*Information given*
+++++

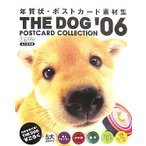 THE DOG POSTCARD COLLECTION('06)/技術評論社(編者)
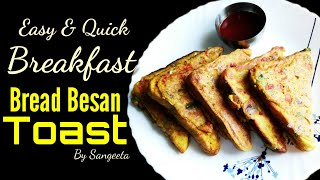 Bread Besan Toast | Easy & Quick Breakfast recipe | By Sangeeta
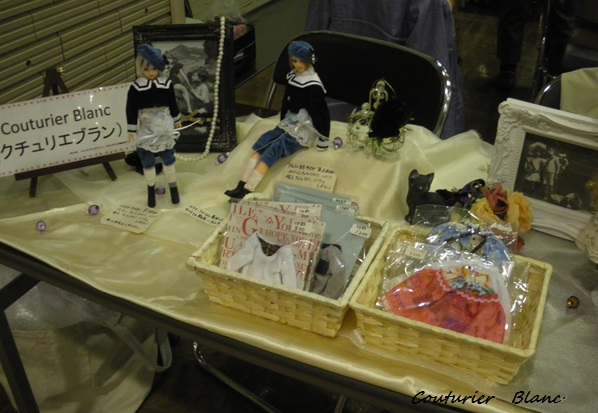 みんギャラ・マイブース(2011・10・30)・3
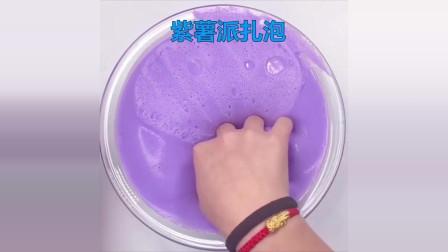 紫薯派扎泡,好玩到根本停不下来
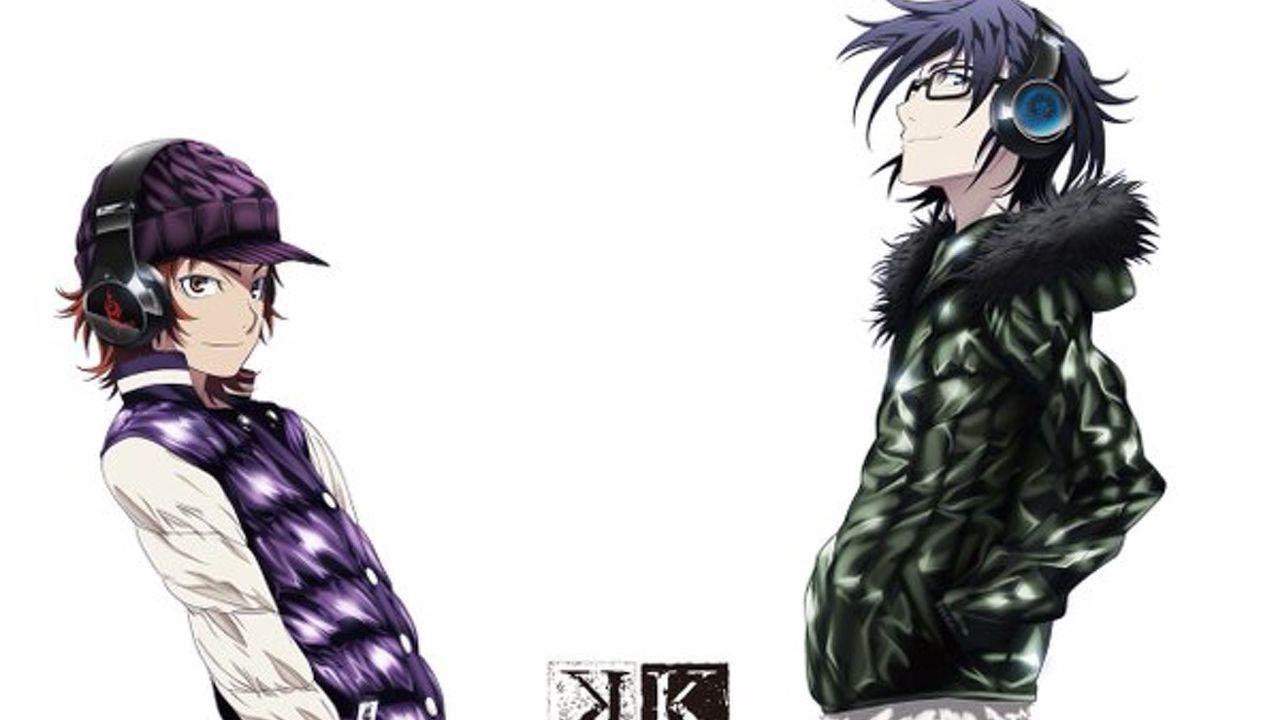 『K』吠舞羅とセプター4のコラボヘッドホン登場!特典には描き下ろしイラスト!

+++++

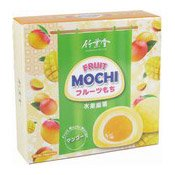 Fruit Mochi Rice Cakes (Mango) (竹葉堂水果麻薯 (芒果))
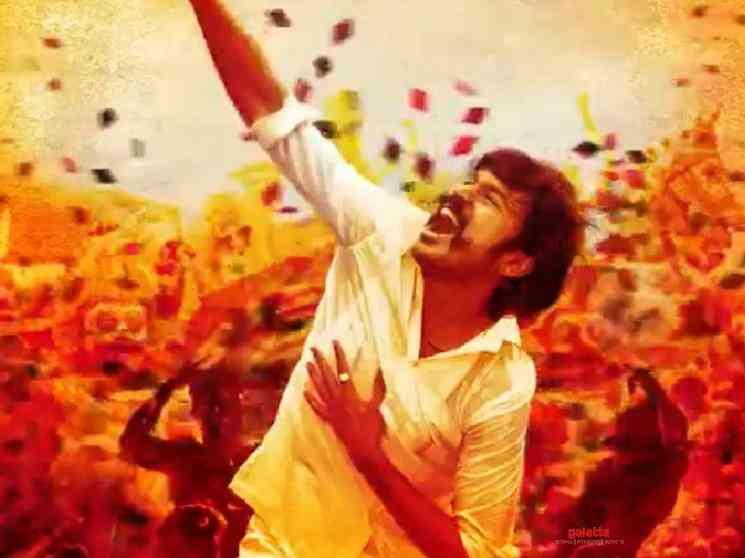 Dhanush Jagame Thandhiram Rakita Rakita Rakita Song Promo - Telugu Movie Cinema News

+++++

*Problem to work on*
Only one stretch of the listing is wanted: the lines starting at the one with "Fruit Mochi Rice" and ending at the one with "Dhanush Jagame Thandhiram", copied exactly and free of pictures.

*Final answer*
 Fruit Mochi Rice Cakes (Mango) (竹葉堂水果麻薯 (芒果))
 Dhanush Jagame Thandhiram Rakita Rakita Rakita Song Promo - Telugu Movie Cinema News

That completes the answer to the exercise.